▶ [How to complete this task]
Could you copy each line of the listing below that has the word "larger"?

[Data in this exercise — start]

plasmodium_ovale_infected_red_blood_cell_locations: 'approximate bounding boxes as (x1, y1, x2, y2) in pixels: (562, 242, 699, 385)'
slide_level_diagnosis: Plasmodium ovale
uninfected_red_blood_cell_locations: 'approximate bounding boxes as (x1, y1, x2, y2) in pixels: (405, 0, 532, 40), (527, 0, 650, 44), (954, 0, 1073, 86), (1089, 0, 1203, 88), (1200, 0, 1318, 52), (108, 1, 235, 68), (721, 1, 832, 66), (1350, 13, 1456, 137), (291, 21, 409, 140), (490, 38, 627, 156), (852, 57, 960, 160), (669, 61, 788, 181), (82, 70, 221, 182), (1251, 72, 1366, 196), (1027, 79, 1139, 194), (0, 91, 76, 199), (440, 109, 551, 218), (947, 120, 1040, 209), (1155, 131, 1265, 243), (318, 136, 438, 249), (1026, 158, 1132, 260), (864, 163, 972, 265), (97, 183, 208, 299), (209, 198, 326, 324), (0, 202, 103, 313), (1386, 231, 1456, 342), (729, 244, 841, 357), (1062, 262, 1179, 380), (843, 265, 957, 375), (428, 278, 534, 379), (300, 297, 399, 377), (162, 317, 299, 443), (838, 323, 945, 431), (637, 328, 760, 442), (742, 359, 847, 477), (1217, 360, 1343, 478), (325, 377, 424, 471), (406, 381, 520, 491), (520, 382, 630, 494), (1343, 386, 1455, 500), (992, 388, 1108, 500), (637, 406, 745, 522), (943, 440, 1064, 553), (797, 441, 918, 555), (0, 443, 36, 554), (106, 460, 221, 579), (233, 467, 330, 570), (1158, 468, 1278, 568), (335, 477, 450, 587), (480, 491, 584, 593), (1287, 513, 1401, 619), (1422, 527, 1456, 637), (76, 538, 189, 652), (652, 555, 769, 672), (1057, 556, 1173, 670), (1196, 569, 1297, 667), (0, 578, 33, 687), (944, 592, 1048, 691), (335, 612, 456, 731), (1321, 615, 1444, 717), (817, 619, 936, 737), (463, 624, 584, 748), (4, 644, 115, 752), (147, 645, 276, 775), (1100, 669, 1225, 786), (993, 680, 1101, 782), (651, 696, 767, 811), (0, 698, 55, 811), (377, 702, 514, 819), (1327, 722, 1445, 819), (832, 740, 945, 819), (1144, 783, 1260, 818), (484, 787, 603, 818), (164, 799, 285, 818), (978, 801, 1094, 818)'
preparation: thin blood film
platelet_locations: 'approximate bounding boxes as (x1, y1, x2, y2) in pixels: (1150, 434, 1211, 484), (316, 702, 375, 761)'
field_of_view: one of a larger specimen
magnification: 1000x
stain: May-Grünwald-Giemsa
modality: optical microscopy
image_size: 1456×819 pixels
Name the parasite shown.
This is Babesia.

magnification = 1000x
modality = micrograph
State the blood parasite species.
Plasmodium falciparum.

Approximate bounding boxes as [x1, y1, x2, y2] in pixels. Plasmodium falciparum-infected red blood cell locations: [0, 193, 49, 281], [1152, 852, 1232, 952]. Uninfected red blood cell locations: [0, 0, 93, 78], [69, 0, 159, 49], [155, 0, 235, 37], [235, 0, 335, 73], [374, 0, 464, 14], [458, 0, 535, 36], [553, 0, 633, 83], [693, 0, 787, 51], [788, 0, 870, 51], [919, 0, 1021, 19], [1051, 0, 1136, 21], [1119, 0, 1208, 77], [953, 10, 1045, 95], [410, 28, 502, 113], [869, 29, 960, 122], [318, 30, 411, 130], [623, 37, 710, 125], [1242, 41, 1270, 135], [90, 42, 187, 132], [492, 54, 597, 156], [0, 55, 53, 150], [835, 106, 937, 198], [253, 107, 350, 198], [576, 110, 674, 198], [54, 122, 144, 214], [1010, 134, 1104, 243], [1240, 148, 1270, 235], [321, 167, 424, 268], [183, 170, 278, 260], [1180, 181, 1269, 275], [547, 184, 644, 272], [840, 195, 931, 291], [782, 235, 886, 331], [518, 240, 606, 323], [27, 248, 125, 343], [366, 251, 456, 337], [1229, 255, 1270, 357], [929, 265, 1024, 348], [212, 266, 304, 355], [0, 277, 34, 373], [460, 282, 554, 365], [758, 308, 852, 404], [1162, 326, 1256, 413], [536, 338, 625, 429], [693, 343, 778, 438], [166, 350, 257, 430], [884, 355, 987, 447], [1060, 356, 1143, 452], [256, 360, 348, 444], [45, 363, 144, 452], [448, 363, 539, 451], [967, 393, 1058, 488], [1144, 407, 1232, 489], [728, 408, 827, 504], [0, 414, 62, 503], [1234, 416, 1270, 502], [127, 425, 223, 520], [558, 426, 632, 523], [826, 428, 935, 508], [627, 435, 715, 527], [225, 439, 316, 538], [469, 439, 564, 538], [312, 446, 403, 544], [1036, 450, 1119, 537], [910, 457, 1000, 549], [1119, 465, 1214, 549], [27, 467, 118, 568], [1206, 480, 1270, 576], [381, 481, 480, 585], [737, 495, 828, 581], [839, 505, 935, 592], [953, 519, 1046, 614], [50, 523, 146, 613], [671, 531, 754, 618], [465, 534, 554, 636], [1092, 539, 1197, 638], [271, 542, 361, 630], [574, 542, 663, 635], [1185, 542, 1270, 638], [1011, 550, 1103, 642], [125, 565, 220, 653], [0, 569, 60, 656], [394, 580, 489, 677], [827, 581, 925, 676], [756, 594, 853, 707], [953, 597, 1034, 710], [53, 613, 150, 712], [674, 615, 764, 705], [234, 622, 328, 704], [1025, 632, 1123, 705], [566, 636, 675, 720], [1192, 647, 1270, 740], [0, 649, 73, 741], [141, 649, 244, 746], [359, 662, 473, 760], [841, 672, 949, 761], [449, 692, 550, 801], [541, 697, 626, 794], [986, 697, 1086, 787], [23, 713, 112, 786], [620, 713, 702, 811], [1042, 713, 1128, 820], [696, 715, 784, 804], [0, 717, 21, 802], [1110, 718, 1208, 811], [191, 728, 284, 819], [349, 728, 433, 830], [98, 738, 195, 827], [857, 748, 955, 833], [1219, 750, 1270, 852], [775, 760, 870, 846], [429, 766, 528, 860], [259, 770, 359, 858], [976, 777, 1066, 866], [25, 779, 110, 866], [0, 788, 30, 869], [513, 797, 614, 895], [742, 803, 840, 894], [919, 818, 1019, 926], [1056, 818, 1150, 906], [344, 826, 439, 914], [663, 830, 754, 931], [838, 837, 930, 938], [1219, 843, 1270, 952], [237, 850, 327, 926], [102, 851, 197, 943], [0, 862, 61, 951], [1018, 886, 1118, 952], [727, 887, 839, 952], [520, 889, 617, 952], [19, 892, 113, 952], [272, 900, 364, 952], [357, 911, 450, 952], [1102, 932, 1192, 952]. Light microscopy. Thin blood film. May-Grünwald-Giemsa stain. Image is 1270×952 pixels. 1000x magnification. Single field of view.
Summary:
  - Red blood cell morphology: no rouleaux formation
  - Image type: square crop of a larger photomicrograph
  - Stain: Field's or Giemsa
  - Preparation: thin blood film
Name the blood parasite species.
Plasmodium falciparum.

[Data in this exercise — finish]

▶ [Answer to this problem]
field_of_view: one of a larger specimen
  - Image type: square crop of a larger photomicrograph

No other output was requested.